Synthesizing water quality indicators from standardized geospatial information to remedy water security challenges: A review.

Vincent de Paul Obade,Richard H. Moore

Published 2018 in Environment International

ABSTRACT

Water is vital not only for food, energy and sanitation but also for ecosystem functioning, human health, socio-economic progress and poverty reduction. Water security exists when all people have physical and economical access to sufficient, safe, and clean water that meets basic needs. However, water security is threatened by growing human population, episodic environmental disasters, indiscriminate land management practices, contaminants, and escalation in geopolitical conflicts. <3% of the estimated 1.4 billion cubic kilometers of water on earth is available for consumption.
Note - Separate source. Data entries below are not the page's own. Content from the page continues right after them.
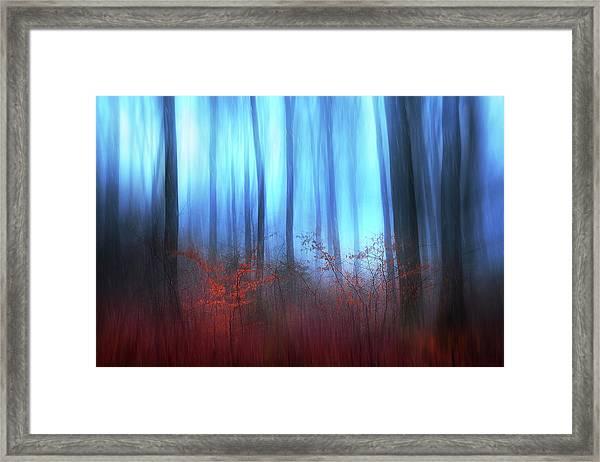 Eerie Woods Framed Print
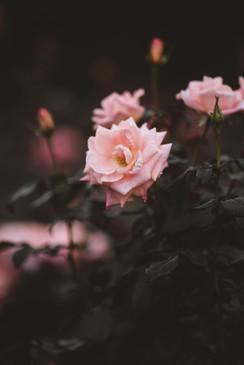 Violet Carson -バイオレット・カーソン-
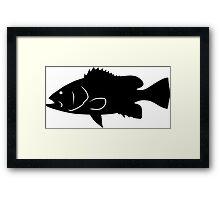 Speckled Hind Fish Silhouette (Black) Framed Print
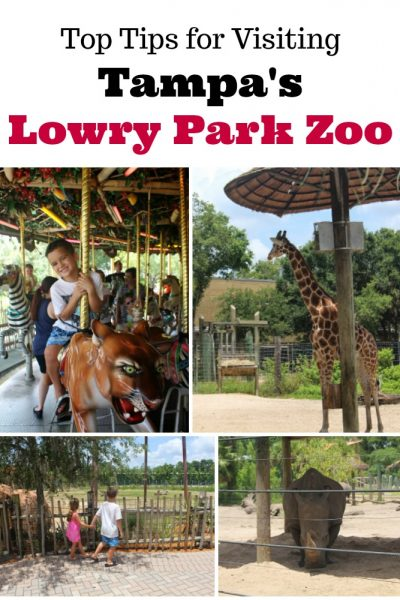 Top Tips for Visiting Tampa's Lowry Park Zoo as a Family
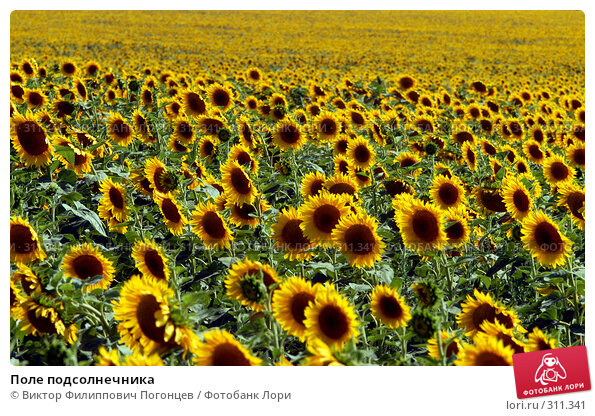 Купить «Поле подсолнечника», фото № 311341, снято 10 июля 2007 г. (c) Виктор Филиппович Погонцев / Фотобанк Лори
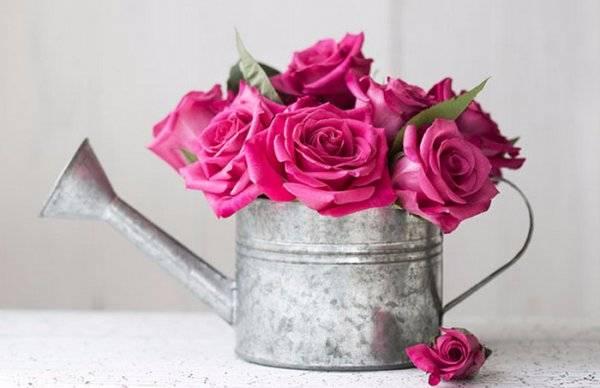 Как сохранить розы в вазе дольше всего: эффективные способы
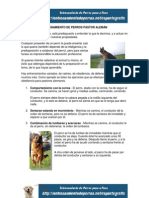 Entrenamiento de Perros Pastor Alemán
Although there exist a range of laboratory and field methods for measuring the chemical, physical and biological properties of water, the information available to the public remains inconsistent and patchy. To this end, we advance a new theory of a single-value objective water quality index (WQI) that considers the interaction between the above properties, to provide concise information for source water quality surveillance and monitoring. Although geospatial technologies such as remote sensing is credited as a high frequency spatiotemporal mapping tool, exiguous information is available on its application for constructing single-value WQIs. Besides, no remote sensing device exists that directly measures water quality, which must indirectly be inferred through modeling sensed remote sensing signals with measured water properties. This review not only highlights the water security conundrum but also provides an overview of methods for integrating geolocated qualitative (e.g., management data) with quantitative (i.e., measured water constituent properties) into a WQI.